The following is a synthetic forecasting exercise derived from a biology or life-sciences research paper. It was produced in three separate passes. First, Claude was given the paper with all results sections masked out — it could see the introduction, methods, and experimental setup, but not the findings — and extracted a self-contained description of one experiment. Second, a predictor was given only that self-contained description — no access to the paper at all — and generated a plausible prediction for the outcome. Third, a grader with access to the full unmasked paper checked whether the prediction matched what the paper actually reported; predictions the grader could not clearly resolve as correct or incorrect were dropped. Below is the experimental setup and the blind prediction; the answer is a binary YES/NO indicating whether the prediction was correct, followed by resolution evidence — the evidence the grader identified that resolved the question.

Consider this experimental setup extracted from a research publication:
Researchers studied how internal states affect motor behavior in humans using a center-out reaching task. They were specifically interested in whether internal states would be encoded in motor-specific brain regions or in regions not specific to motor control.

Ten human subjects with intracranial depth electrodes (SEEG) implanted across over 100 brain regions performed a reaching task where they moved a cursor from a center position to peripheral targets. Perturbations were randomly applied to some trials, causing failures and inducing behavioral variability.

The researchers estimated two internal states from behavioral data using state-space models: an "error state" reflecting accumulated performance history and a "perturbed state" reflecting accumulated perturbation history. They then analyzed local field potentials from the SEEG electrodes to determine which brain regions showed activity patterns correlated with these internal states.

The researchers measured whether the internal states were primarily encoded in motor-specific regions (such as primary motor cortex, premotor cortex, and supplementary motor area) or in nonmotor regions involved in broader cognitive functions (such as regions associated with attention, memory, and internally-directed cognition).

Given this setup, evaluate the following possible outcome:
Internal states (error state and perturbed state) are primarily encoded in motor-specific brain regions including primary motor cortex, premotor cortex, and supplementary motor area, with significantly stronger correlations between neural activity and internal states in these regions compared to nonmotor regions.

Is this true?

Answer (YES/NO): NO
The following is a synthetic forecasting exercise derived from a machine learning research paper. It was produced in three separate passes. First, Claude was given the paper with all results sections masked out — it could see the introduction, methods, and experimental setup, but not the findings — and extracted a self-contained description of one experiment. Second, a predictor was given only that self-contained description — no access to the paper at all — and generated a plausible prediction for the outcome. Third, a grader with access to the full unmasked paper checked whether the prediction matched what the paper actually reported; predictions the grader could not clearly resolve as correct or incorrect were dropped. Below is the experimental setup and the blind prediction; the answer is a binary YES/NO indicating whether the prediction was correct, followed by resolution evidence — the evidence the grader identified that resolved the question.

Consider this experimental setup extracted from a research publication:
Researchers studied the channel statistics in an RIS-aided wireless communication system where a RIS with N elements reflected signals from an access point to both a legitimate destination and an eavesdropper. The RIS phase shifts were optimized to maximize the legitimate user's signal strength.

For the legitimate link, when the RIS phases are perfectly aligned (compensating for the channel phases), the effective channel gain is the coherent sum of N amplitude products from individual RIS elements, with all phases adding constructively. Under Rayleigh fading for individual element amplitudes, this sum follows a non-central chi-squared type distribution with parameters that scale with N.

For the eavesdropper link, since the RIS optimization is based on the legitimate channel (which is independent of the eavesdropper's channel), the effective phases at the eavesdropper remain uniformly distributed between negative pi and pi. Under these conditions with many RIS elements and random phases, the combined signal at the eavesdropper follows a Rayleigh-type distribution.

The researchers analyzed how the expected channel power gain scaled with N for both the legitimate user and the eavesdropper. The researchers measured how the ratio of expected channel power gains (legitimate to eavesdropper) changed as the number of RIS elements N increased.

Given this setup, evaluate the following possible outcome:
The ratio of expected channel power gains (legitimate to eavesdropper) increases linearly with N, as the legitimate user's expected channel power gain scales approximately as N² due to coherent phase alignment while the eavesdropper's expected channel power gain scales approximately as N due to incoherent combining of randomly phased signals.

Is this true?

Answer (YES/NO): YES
* * *
● What needs to be done:
Could you write out all of the entries precisely as they stand?

● Solution to the problem:
The following is a synthetic forecasting exercise derived from a biology or life-sciences research paper. It was produced in three separate passes. First, Claude was given the paper with all results sections masked out — it could see the introduction, methods, and experimental setup, but not the findings — and extracted a self-contained description of one experiment. Second, a predictor was given only that self-contained description — no access to the paper at all — and generated a plausible prediction for the outcome. Third, a grader with access to the full unmasked paper checked whether the prediction matched what the paper actually reported; predictions the grader could not clearly resolve as correct or incorrect were dropped. Below is the experimental setup and the blind prediction; the answer is a binary YES/NO indicating whether the prediction was correct, followed by resolution evidence — the evidence the grader identified that resolved the question.

Consider this experimental setup extracted from a research publication:
Researchers studied how internal states affect motor behavior in humans using a center-out reaching task. They were specifically interested in whether internal states would be encoded in motor-specific brain regions or in regions not specific to motor control.

Ten human subjects with intracranial depth electrodes (SEEG) implanted across over 100 brain regions performed a reaching task where they moved a cursor from a center position to peripheral targets. Perturbations were randomly applied to some trials, causing failures and inducing behavioral variability.

The researchers estimated two internal states from behavioral data using state-space models: an "error state" reflecting accumulated performance history and a "perturbed state" reflecting accumulated perturbation history. They then analyzed local field potentials from the SEEG electrodes to determine which brain regions showed activity patterns correlated with these internal states.

The researchers measured whether the internal states were primarily encoded in motor-specific regions (such as primary motor cortex, premotor cortex, and supplementary motor area) or in nonmotor regions involved in broader cognitive functions (such as regions associated with attention, memory, and internally-directed cognition).

Given this setup, evaluate the following possible outcome:
Internal states (error state and perturbed state) are primarily encoded in motor-specific brain regions including primary motor cortex, premotor cortex, and supplementary motor area, with significantly stronger correlations between neural activity and internal states in these regions compared to nonmotor regions.

Is this true?

Answer (YES/NO): NO
The following is a synthetic forecasting exercise derived from a machine learning research paper. It was produced in three separate passes. First, Claude was given the paper with all results sections masked out — it could see the introduction, methods, and experimental setup, but not the findings — and extracted a self-contained description of one experiment. Second, a predictor was given only that self-contained description — no access to the paper at all — and generated a plausible prediction for the outcome. Third, a grader with access to the full unmasked paper checked whether the prediction matched what the paper actually reported; predictions the grader could not clearly resolve as correct or incorrect were dropped. Below is the experimental setup and the blind prediction; the answer is a binary YES/NO indicating whether the prediction was correct, followed by resolution evidence — the evidence the grader identified that resolved the question.

Consider this experimental setup extracted from a research publication:
Researchers studied the channel statistics in an RIS-aided wireless communication system where a RIS with N elements reflected signals from an access point to both a legitimate destination and an eavesdropper. The RIS phase shifts were optimized to maximize the legitimate user's signal strength.

For the legitimate link, when the RIS phases are perfectly aligned (compensating for the channel phases), the effective channel gain is the coherent sum of N amplitude products from individual RIS elements, with all phases adding constructively. Under Rayleigh fading for individual element amplitudes, this sum follows a non-central chi-squared type distribution with parameters that scale with N.

For the eavesdropper link, since the RIS optimization is based on the legitimate channel (which is independent of the eavesdropper's channel), the effective phases at the eavesdropper remain uniformly distributed between negative pi and pi. Under these conditions with many RIS elements and random phases, the combined signal at the eavesdropper follows a Rayleigh-type distribution.

The researchers analyzed how the expected channel power gain scaled with N for both the legitimate user and the eavesdropper. The researchers measured how the ratio of expected channel power gains (legitimate to eavesdropper) changed as the number of RIS elements N increased.

Given this setup, evaluate the following possible outcome:
The ratio of expected channel power gains (legitimate to eavesdropper) increases linearly with N, as the legitimate user's expected channel power gain scales approximately as N² due to coherent phase alignment while the eavesdropper's expected channel power gain scales approximately as N due to incoherent combining of randomly phased signals.

Is this true?

Answer (YES/NO): YES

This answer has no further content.